What can PAUP* not do?

Despite its completeness, there are a few things that PAUP* cannot do for you at the present time:

Typographical conventions

In this and subsequent web pages, I will try to stick to the following typographical conventions:

PAUP* tips

PAUP* is not finished at this point. For the most part, this is not a problem since you can purchase and use it just like a finished product. The primary drawback of PAUP*'s unfinished status is that there is currently not a complete manual for the program. On the PAUP* Download Page you can find a PDF command summary and "Quick Start" tutorial; however, much of the explanatory portion of the manual is not present in any form. There are easy ways to obtain information from the program itself, however. Some of the tips listed below are concerned with getting the program to tell you what commands and command options are available.

Here are some tips to keep in mind while you use PAUP*. This list is not comprehensive; these are just some things that are not immediately apparent but which make your life easier once you know about them.

The NEXUS Data File Format

NEXUS blocks

PAUP* uses a data file format known as NEXUS. This file format is now shared among several programs. NEXUS data files always begin with the characters #NEXUS but are otherwise organized into major units known as blocks. Some blocks are recognized by most of the programs using the NEXUS file format, whereas other blocks are private blocks (recognized by only one program). A NEXUS block has the following basic structure:
#NEXUS
...
begin characters;
...
end;
Note that the elipsis (...) is never used in a NEXUS data file; it is used here simply to indicate that some text has been omitted. The name of the NEXUS block used as an example above is characters.

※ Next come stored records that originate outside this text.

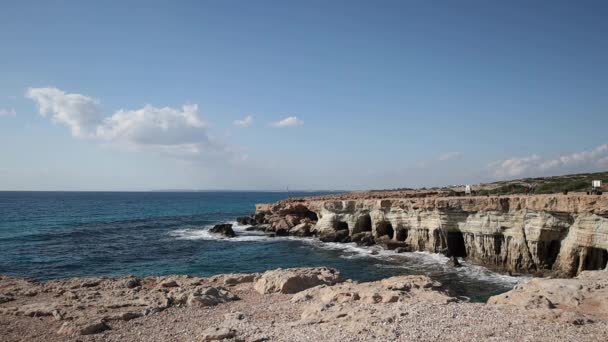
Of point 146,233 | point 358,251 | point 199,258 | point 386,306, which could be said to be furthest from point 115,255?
point 386,306

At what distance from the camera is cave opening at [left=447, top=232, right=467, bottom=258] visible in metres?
35.0

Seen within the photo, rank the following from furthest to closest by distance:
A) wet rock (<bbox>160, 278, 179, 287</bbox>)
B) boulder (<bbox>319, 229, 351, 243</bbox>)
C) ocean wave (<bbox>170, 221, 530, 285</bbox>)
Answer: boulder (<bbox>319, 229, 351, 243</bbox>) → ocean wave (<bbox>170, 221, 530, 285</bbox>) → wet rock (<bbox>160, 278, 179, 287</bbox>)

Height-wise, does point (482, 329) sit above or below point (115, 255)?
above

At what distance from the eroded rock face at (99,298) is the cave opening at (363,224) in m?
26.7

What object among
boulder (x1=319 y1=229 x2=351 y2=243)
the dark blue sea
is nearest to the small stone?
the dark blue sea

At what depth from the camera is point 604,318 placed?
41.9 ft

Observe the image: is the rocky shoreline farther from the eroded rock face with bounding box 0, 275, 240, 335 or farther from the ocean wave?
the ocean wave

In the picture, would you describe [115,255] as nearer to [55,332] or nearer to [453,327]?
[55,332]

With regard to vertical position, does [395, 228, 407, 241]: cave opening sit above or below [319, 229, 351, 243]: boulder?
above

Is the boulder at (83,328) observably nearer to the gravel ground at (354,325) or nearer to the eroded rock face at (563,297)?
the gravel ground at (354,325)

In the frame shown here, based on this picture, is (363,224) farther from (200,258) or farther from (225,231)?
(200,258)

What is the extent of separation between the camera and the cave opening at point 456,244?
115 ft

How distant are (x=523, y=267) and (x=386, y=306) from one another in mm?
18846

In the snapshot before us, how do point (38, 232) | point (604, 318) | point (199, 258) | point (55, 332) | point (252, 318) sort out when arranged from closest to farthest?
point (604, 318) < point (55, 332) < point (252, 318) < point (199, 258) < point (38, 232)
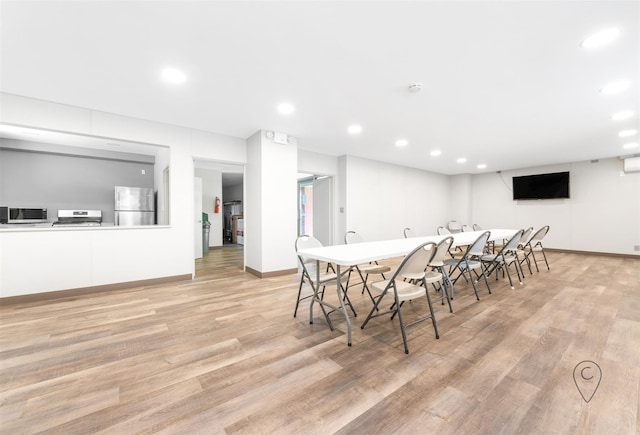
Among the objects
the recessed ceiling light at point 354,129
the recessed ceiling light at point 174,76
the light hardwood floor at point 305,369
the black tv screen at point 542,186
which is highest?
the recessed ceiling light at point 354,129

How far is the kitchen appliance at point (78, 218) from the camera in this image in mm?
5281

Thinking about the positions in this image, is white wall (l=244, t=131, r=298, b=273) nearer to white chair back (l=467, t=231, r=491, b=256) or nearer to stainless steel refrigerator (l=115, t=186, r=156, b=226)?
stainless steel refrigerator (l=115, t=186, r=156, b=226)

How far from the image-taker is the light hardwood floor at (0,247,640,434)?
4.36 feet

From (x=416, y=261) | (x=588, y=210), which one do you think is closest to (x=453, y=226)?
(x=588, y=210)

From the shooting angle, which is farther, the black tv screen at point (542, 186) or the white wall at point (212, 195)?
the white wall at point (212, 195)

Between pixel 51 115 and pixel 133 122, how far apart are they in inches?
33.1

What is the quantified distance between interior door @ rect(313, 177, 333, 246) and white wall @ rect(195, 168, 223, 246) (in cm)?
360

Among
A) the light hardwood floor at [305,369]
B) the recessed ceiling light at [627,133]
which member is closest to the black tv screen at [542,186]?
the recessed ceiling light at [627,133]

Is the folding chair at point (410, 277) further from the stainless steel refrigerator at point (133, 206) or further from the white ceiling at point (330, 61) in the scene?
the stainless steel refrigerator at point (133, 206)

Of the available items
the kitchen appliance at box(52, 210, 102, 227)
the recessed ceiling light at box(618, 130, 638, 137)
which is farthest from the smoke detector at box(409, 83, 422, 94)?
the kitchen appliance at box(52, 210, 102, 227)

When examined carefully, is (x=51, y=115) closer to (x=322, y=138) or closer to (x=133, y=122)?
(x=133, y=122)

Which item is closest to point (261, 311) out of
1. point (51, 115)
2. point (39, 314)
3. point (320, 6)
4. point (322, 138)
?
point (39, 314)

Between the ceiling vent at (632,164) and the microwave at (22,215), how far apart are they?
13.1 m

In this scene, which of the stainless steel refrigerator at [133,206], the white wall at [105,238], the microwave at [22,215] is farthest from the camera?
the stainless steel refrigerator at [133,206]
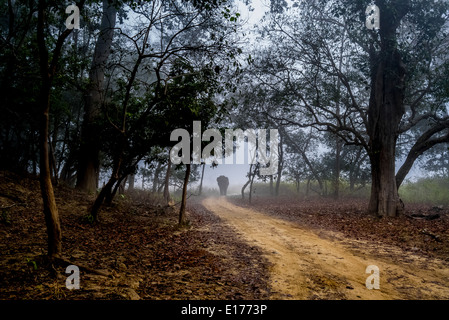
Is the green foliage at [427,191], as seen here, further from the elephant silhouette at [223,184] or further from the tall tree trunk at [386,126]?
the elephant silhouette at [223,184]

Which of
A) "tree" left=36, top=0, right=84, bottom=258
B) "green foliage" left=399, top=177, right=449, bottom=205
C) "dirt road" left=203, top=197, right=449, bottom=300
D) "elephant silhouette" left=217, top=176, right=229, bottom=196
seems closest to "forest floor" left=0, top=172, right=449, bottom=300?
"dirt road" left=203, top=197, right=449, bottom=300

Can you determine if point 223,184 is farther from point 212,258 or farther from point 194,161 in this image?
point 212,258

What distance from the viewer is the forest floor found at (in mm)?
4242

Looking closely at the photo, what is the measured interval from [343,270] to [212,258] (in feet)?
10.1

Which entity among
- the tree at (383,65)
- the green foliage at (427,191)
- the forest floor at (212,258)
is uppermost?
the tree at (383,65)

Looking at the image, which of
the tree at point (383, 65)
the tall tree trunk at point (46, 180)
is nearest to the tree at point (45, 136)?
the tall tree trunk at point (46, 180)

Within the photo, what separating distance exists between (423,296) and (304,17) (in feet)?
49.9

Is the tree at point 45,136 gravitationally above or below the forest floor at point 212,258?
above

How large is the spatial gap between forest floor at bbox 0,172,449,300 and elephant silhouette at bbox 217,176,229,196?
4688 centimetres

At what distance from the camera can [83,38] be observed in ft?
Answer: 63.1

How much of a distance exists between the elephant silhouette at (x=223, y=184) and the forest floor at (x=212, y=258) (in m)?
46.9

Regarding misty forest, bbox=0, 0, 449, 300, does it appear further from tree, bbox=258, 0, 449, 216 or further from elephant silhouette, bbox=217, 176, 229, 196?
elephant silhouette, bbox=217, 176, 229, 196

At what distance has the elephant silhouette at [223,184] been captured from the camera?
190 feet

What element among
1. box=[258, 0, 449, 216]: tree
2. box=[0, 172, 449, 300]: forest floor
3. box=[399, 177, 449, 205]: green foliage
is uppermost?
box=[258, 0, 449, 216]: tree
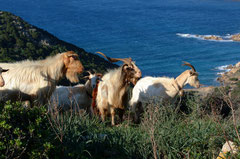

Because NEXUS data files are organized in named blocks, PAUP* and other programs are able to read blocks whose names they recognize and ignore blocks that are not recognized. This allows many different programs to use the same overall format without crashing when they encounter data they cannot interpret.

NEXUS commands

Blocks are in turn organized into semicolon-terminated commands. It is very important that you remember to terminate all commands with a semicolon. This is especially hard to remember for very long commands. PAUP* is pretty good about pointing out forgotten semicolons, but sometimes it doesn't realize you've left something out until some distance downstream, which can make the problem point difficult to find. Some common commands will be provided below in the description of the common blocks.

NEXUS comments

Comments can be placed in a NEXUS file using square brackets. Comments can be placed anywhere, and they are used for many purposes. For example, you can effectively remove some of your data by commenting it out. You can also annotate your sequences using comments. For example, a comment like that below is useful for locating specific sites in your alignment:

            [----+--10|----+--20|----+--30|----+--40|----+--50|----]
Ephedra      TTAAGCCATGCATGTCTAAGTATGAACTAATT-CAAACGGTGAAACTGCGGATG
Gnetum       TTAAGCCATGCATGTCTATGTACGAACTAATC-AGAACGGTGAAACTGCGGATG
Welwitschia  TTAAGCCATGCACGTGTAAGTATGAACTAGTC-GAAACGGTGAAACTGCGGATG
If you would like your comment printed out in the output when PAUP* executes the data file, just insert an exclamation point (!) as the first character inside the opening left square bracket:

[!This is the data file used for my dissertation]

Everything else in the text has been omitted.